> Goal of the exercise
Return only the lines running from the top of the entries to the line with "JASNÁ ZÁLEŽITOST. V", inclusive, exactly as written.

> Stored items from a collection

◆ ◆ ◆ ◆ ◆

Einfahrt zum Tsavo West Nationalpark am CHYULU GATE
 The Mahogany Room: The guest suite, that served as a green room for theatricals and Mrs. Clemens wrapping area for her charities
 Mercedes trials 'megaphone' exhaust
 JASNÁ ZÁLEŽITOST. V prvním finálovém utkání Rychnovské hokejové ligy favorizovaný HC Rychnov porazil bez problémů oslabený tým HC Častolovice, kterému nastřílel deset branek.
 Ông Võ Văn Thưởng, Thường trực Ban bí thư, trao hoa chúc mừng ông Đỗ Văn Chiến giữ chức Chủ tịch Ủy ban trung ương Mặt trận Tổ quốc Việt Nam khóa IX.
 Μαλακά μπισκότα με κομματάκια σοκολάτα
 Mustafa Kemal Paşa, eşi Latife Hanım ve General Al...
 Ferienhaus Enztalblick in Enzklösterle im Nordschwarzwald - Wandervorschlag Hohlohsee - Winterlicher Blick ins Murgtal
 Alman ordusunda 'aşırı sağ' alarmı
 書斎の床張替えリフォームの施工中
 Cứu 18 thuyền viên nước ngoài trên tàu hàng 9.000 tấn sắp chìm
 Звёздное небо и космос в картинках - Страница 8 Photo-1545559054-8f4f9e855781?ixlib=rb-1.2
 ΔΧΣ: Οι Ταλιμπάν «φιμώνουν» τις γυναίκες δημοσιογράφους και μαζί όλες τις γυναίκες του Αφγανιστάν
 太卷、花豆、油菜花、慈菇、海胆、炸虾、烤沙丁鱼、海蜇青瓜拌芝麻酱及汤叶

◆ ◆ ◆ ◆ ◆

> Answer to this exercise
Einfahrt zum Tsavo West Nationalpark am CHYULU GATE
 The Mahogany Room: The guest suite, that served as a green room for theatricals and Mrs. Clemens wrapping area for her charities
 Mercedes trials 'megaphone' exhaust
 JASNÁ ZÁLEŽITOST. V prvním finálovém utkání Rychnovské hokejové ligy favorizovaný HC Rychnov porazil bez problémů oslabený tým HC Častolovice, kterému nastřílel deset branek.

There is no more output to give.